Geschichte der JU Ermstal-Alb
„Es gibt
sie wieder...die Junge Union im Ermstal“ hieß es im Sommer
1999 in der Südwestpresse. Damals haben sich 16 Ermstäler
entschlossen sich in der hiesigen Parteiszene einzumischen.
Auf Initiative von Horst Reich, dem damaligen
CDU-Vorsitzenden von Bad Urach und dem damaligen
JU-Kreisvorsitzenden Florian Weller, wurde für die JU
kräftig in der Werbetrommel gerührt. Mit Erfolg – es konnte
eine Vielzahl von Jugendlichen für eine Neugründung
begeistert werden. Zu diesem Zeitpunkt hatte man natürlich
kein ausgefeiltes Positionspapier in der Schublade liegen,
aber alle waren sich einig, dass sie sich in der
politischen Arbeit einmischen wollen.
So wurde auch recht zügig ein Führungsteam gefunden. Das
erste Jahr stand Martin Roscher, der damals
stellvertretender Hauptamtsleiter in Dettingen war, an der
Spitze der JU Ermstal. Da er bereits lange Jahre aktives
Mitglied der JU war und als Kreisgeschäftsführer der JU
Ravensburg gearbeitet hatte, hatte die neue JU einen
erfahrenen Mann an der Spitze. Darüber war man sehr froh,
denn die restlichen Mitglieder bewegten sich auf ganz neuem
Boden.
Zunächst sollte die Truppe aus den Ermstalgemeinden Bad
Urach, Metzingen und Dettingen zusammenwachsen, was gar
nicht so einfach war. Dennoch konnten Ideen gebündelt
werden und recht zügig versuchte die JU ihren Beitrag an
der politischen Arbeit zu leisten. So positionierte man
sich zu den Tarifen der Ermstalbahn, führte eine Putzete
auf dem Hohenurach durch und ließ sich von einer ehemaligen
Reutlinger Jugendgemeinderätin über diese Art der
Interessensvertretung von Jugendlichen aufklären.
Fast schon zum Schrecken vieler Mitglieder gab Roscher im
Frühjahr 2000 bekannt, dass er aus beruflichen Gründen als
Vorstand nicht mehr zur Verfügung stehen kann, denn die
Ermstäler wussten Roschers Kompetenz zu schätzen.
Einen Sprung ins kalte Wasser wagte die bisherige
stellvertretende Vorsitzende Julia Hölz, die sich
entschlossen hatte, seine Nachfolge anzutreten.
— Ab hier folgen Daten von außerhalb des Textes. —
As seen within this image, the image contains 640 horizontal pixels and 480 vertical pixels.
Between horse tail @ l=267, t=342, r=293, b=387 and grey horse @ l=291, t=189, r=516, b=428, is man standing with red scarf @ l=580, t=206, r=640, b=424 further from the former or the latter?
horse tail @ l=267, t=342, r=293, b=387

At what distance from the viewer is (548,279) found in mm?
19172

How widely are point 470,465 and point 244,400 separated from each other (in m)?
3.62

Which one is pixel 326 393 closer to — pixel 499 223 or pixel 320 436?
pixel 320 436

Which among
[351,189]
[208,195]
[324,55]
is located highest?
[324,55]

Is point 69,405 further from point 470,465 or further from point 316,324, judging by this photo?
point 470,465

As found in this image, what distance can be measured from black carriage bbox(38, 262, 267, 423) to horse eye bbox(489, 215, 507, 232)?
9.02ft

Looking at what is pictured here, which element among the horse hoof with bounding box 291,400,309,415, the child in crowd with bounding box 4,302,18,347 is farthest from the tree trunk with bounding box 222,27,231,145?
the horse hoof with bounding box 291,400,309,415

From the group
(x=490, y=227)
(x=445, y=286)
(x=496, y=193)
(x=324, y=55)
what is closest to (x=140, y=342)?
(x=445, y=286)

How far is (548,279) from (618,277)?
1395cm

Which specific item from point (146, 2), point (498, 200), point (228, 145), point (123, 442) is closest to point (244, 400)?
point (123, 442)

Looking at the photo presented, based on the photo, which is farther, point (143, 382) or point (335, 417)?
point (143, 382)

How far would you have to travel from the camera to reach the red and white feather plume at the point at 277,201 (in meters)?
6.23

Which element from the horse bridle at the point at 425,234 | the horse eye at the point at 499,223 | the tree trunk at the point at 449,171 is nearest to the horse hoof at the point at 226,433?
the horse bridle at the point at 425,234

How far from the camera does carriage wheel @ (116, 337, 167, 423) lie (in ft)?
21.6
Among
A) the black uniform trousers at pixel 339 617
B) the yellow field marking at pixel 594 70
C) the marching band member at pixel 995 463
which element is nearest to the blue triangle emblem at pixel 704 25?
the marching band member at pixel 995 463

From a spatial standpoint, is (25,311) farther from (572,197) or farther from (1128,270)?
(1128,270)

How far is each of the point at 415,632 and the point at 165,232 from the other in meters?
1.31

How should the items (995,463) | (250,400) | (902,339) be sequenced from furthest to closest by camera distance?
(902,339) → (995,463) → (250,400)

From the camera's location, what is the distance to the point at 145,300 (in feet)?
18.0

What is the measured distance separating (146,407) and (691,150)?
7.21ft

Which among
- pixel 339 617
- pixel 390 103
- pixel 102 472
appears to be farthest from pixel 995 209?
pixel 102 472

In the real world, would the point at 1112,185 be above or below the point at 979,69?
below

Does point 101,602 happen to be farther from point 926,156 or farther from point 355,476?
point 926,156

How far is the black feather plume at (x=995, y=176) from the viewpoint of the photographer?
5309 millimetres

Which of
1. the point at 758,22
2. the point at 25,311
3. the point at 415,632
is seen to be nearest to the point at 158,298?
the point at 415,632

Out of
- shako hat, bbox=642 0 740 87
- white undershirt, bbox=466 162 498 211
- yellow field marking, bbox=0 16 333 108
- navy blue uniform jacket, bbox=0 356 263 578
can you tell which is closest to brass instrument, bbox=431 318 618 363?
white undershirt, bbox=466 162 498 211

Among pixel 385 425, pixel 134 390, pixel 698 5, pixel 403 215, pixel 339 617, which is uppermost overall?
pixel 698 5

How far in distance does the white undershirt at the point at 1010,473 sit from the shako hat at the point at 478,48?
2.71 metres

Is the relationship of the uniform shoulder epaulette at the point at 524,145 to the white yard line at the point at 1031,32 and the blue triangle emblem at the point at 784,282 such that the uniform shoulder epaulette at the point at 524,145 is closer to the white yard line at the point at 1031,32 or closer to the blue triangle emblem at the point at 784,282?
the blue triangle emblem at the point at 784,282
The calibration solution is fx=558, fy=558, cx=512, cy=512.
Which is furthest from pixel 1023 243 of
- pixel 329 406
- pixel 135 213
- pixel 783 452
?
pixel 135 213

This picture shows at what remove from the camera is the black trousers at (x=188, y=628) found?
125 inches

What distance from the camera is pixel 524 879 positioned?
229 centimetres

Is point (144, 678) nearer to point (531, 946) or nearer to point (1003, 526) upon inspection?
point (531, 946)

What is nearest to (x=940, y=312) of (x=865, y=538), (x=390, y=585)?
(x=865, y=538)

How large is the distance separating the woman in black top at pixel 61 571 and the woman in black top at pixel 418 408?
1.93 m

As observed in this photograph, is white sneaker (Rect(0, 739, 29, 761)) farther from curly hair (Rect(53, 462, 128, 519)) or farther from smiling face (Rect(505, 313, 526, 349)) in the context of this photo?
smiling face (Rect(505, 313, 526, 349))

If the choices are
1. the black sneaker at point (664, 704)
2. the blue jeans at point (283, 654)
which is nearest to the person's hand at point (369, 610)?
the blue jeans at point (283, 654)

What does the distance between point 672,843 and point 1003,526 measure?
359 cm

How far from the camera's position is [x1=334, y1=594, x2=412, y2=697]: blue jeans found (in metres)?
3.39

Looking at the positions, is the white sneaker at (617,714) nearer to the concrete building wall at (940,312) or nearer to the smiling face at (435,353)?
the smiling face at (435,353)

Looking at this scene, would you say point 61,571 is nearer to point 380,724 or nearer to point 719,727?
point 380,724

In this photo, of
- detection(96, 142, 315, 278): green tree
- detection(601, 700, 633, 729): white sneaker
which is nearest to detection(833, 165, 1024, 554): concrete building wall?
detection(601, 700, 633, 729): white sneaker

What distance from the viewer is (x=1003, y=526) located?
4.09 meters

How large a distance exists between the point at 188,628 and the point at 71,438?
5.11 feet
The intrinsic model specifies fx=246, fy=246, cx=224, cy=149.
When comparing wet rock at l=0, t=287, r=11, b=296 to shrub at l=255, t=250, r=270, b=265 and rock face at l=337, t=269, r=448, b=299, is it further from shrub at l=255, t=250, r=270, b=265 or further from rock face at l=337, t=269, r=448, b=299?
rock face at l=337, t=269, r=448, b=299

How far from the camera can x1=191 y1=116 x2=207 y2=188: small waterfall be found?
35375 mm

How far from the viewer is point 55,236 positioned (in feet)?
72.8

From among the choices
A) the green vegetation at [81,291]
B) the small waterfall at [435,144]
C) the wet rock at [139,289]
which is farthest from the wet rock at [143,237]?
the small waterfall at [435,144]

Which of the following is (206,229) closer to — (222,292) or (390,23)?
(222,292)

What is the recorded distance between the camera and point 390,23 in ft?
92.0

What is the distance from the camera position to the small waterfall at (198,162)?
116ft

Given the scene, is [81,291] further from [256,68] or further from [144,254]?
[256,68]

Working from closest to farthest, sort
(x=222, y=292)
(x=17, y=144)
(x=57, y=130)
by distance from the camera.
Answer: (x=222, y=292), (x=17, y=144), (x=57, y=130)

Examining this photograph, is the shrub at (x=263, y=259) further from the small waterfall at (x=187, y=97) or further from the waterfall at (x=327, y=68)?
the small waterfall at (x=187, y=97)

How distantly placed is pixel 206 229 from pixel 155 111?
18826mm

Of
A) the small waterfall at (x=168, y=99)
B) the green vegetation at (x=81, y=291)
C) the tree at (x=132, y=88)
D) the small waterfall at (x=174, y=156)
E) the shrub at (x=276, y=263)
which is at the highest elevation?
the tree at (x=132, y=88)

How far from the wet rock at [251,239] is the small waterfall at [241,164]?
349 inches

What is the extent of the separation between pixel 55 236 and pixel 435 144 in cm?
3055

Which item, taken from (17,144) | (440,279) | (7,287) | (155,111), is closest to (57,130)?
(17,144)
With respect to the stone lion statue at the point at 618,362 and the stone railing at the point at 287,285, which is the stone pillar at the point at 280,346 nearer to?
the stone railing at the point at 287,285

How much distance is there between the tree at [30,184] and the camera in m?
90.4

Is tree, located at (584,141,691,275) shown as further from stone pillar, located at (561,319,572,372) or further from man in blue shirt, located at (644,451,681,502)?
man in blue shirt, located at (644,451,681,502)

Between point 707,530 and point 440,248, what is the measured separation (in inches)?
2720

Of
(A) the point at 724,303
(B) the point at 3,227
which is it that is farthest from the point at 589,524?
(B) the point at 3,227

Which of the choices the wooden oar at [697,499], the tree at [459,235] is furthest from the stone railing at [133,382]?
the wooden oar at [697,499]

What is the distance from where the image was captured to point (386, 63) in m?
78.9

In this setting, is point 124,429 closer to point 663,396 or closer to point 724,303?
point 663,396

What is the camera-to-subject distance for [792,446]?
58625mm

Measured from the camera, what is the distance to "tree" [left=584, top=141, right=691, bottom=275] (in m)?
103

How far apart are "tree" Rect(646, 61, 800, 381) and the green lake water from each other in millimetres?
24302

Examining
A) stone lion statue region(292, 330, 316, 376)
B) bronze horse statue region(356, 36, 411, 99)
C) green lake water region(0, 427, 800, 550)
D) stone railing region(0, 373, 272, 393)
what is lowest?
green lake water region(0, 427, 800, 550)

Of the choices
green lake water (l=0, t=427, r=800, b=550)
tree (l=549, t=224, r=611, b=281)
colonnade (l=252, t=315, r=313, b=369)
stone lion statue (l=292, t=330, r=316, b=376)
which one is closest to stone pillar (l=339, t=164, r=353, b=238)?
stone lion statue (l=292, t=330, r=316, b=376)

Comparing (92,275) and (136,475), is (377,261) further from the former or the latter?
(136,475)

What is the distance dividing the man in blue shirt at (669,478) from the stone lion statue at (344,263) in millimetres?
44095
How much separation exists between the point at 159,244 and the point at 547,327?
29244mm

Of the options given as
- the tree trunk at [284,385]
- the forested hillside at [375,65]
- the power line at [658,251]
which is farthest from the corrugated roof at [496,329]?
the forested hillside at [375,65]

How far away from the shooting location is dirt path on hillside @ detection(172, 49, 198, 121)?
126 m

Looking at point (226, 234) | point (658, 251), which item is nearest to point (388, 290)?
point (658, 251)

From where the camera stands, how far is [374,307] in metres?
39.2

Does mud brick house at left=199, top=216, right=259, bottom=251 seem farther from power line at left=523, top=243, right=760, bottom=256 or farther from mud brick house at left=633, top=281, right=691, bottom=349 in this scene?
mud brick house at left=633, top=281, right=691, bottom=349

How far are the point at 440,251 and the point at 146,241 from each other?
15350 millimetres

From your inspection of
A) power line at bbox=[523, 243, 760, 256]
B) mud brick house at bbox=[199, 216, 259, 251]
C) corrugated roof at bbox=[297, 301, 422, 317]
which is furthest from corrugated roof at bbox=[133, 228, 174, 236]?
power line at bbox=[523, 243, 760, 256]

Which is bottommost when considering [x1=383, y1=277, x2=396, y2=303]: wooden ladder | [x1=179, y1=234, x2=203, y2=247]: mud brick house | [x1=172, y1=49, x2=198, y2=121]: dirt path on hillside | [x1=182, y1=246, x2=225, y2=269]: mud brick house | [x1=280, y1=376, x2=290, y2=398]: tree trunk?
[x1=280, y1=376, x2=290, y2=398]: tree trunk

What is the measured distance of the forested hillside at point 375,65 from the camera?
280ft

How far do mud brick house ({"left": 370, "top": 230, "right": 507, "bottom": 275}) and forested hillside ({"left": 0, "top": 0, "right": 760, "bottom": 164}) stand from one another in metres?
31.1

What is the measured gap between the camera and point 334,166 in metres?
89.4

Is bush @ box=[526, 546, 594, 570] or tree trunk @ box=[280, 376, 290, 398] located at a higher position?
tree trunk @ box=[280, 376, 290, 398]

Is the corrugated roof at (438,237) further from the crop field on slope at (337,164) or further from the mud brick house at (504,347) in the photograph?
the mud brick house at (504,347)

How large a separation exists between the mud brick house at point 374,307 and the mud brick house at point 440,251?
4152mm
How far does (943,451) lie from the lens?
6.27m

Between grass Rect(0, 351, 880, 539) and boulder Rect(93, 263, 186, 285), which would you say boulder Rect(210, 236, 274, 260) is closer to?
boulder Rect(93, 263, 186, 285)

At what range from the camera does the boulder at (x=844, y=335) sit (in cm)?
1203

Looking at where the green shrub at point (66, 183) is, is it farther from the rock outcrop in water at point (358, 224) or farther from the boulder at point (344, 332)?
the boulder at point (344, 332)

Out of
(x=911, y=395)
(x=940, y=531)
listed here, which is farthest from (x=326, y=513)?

An der
Seite von Eva-Maria Ganser, die stellvertretende
Vorsitzende wurde, sollte Roschers erfolgreiche Arbeit
fortgesetzt werden, womit beide alle Hände voll zu tun
hatten.
Herausragende
Veranstaltungen der folgenden Jahre waren beispielsweise
eine Diskussionsrunde mit dem damaligen
Wissenschaftsminister von Trotha, die Besichtigung der
Münsinger Windkraftanlagen, oder die Ausrichtung des
JU-Bezirkstages 2004 in Bad Urach. Ebenso fielen zahlreiche
Sommerfeste in Wittlingen und Wahlkampfaktivitäten in diese
Zeit.
Seid Ende 2005 ist nun
Florian Weidlich der Vorsitzende und führt den
Gemeindeverband mit einem größtenteils sehr jungen Team.
Vor allem in den Jahren 2004 bis 2006 gelang es viele
Schüler für die JU zu begeistern und so den alterbedingten
Wegfall der meisten Gründungsmitglieder zu kompensieren.
So blickt der Verband
auch weiterhin zuversichtlich in die Zukunft und dankt dem
großen Engagement jedes einzelnen Mitglieds.